CDU Hahnstätten stellt sich neu auf

Auf der zurückliegenden Mitgliederversammlung wählten die Christdemokraten aus Hahnstätten ein neues Vorstands-Team und setzen auf eine Verjüngung an der Spitze. Der langjährige Vorsitzende Helmut Wöll bedankte sich in seinem Bericht bei seinen Mitstreiter/innen für die gute Zusammenarbeit und stellte dabei immer wieder die Ortsgemeinde Hahnstätten in den Mittelpunkt. "Bei allen Entscheidungen die wir in den letzten Jahren getroffen haben, haben wir immer an eine erfolgreiche Zukunft von Hahnstätten gedacht.
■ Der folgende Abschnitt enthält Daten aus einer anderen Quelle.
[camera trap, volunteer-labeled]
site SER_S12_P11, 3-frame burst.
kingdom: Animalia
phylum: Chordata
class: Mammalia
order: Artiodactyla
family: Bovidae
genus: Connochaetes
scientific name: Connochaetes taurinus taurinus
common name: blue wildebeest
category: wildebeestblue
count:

Dies ist uns innerhalb der CDU, und über die Fraktionsgrenzen hinaus immer gut gelungen."

In geheimer Wahl, welche von Versammlungsleiter Matthias Lammert durchgeführt wurde, wählten die Christdemokraten einstimmig Sven Splettstoesser als neuen Vorsitzenden. In seiner Antrittsrede betonte der 51-jährige verheiratete vier fache Familienvater und regionaler Verkaufsleiter bei einem englischen Automobilkonzern, seine Motivation und fand dankende Worte für Helmut Wöll. "Ich möchte nicht nur in Hahnstätten wohnen, sondern mein Heimatort aktiv mitgestalten gerade im Hinblick für die Zukunft unserer Nachkommen. Helmut Wöll hat die CDU immer erfolgreich geführt und entsprechend groß sind die Fußstapfen in die ich trete".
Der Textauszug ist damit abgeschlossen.